The problem:
The reply must contain exactly the lines below from the one with "Dámská zimní bunda s páskem v černé barvě" down to the one with "Affiche du film Carry on sergeant", both included, and nothing more; please omit the pictures.

Source material:
○ ○ ○

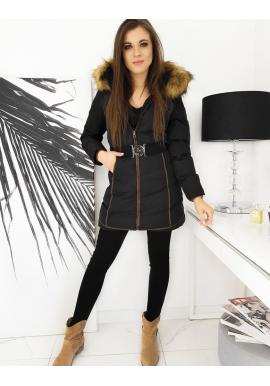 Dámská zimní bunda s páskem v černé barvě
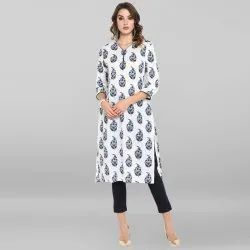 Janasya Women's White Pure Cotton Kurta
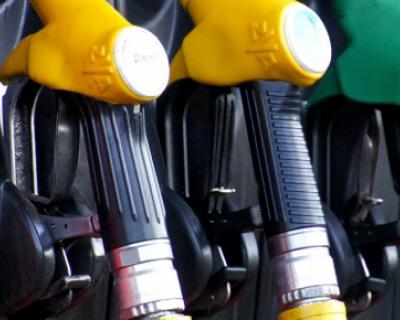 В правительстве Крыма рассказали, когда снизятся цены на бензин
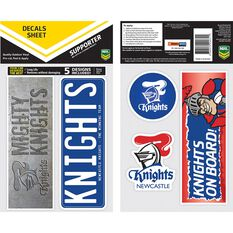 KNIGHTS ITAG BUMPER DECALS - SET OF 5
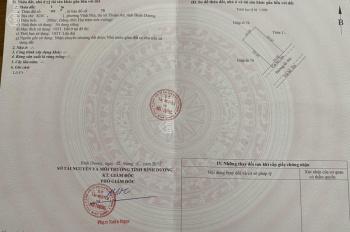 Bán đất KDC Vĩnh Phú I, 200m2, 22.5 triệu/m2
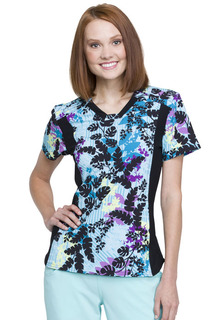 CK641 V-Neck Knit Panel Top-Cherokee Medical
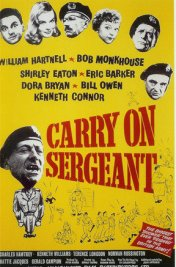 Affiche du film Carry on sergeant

○ ○ ○

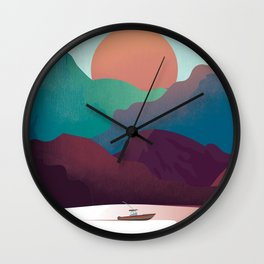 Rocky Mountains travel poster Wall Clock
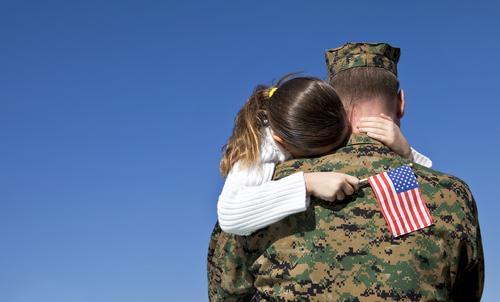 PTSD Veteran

○ ○ ○

Solution to the exercise:
 Dámská zimní bunda s páskem v černé barvě
 Janasya Women's White Pure Cotton Kurta
 В правительстве Крыма рассказали, когда снизятся цены на бензин
 KNIGHTS ITAG BUMPER DECALS - SET OF 5
 Bán đất KDC Vĩnh Phú I, 200m2, 22.5 triệu/m2
 CK641 V-Neck Knit Panel Top-Cherokee Medical
 Affiche du film Carry on sergeant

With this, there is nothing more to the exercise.